His ruling Justice and Development party (AKP) may do less well since pundits point to an erosion of popular support. However even if he loses legislators, Erdogan’s new presidential powers could enable him to sidestep parliament by issuing decrees.

The president must be well aware that there are stormy economic waters ahead, which is why he advanced the date of these elections by 18 months. By that time his administration could have found itself in trouble because of anti-inflationary measures most economists believe are essential to restore the country’s financial fortunes.

Turkey is running a steep budget deficit. The government has to find around $200 billion a year to service its foreign debt and holds only $85 billion in foreign currency reserves. The corporate sector is also heavily in debt having borrowed almost $300 billion in foreign currency. The collapsing value of the Turkish lira, which has declined around 18 percent so far this year, makes these loans harder to pay off from domestic earnings. A number of companies have been forced into rescheduling their debts with both local and foreign banks. Renegotiating loans is an expensive business both in terms of arrangement fees and increased interest rates. For companies already in trouble, refinancing postpones the drying up of credit and potential bankruptcy.

Turkish economic growth, which thanks to government stimulus packages last year approached 7.5 percent, is heading toward a maximum of only 2.5 percent this year and there are some analysts who are predicting negative growth.

To defend the lira, the Turkish central bank last month hiked interest rates three percent to 16.5 percent. This has given the currency a breathing space. But there is an expectation that further rate increases are likely. While these may make short-term lira-denominated securities an attractive investment for overseas investors, in general the international markets are starting to run scared of Turkish risk.

It is typical that Erdogan is claiming there is a conspiracy of international capital against his administration. But his protests only serve to highlight the shakiness of Turkish finances. The man who is arguably the Turkish republic’s most successful president does not seem to appreciate the limitation of his powers to control the confidence of foreign investors. Until recently, Turkey’s economic growth, with the serious blip in 2001, caused in the main by over-lent banks, was remarkable.

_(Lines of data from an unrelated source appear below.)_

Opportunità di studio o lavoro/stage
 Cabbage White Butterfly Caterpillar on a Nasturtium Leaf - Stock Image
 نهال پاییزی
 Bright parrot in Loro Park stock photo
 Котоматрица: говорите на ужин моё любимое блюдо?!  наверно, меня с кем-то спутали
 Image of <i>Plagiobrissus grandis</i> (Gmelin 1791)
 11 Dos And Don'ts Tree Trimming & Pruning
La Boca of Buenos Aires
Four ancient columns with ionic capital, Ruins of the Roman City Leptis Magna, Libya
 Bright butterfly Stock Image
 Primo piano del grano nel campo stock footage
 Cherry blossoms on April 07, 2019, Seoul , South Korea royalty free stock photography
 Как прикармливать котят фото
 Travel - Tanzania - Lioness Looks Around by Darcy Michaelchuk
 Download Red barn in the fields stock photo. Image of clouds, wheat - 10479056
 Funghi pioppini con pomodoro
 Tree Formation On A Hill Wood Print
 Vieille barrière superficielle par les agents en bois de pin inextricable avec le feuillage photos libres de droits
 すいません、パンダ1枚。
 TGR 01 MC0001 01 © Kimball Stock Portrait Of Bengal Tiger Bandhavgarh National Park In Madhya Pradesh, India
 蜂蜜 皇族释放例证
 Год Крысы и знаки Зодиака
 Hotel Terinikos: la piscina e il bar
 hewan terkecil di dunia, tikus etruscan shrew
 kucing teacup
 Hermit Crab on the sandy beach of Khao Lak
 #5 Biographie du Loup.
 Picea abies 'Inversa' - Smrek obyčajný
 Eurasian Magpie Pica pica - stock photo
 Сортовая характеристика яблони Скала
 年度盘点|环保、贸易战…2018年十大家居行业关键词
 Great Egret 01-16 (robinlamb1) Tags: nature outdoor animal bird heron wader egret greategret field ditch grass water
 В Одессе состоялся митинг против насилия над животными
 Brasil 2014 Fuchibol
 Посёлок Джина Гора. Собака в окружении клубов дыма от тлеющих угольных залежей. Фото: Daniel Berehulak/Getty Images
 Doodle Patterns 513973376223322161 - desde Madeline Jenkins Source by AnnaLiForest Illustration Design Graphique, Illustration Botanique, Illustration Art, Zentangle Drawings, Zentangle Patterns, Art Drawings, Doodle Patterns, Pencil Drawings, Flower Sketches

On June 24, Erdogan fully expects to be given a further five years in power. It is likely he will quickly bring in tough measures to try and curb inflation and bring the economy back under control, in the belief that in 2023 when he again faces the voters, it will be on a record of renewed prosperity. However, he is now involved in an expensive shooting war in northern Syria, has alienated Washington by his closeness to Moscow and Tehran and vexed the EU with his crackdown on political opponents and increasingly dictatorial behavior. If he wins a renewed and indeed more powerful mandate in three weeks, Erdogan would be wise to proceed with a caution that, however, may no longer be part of his political makeup.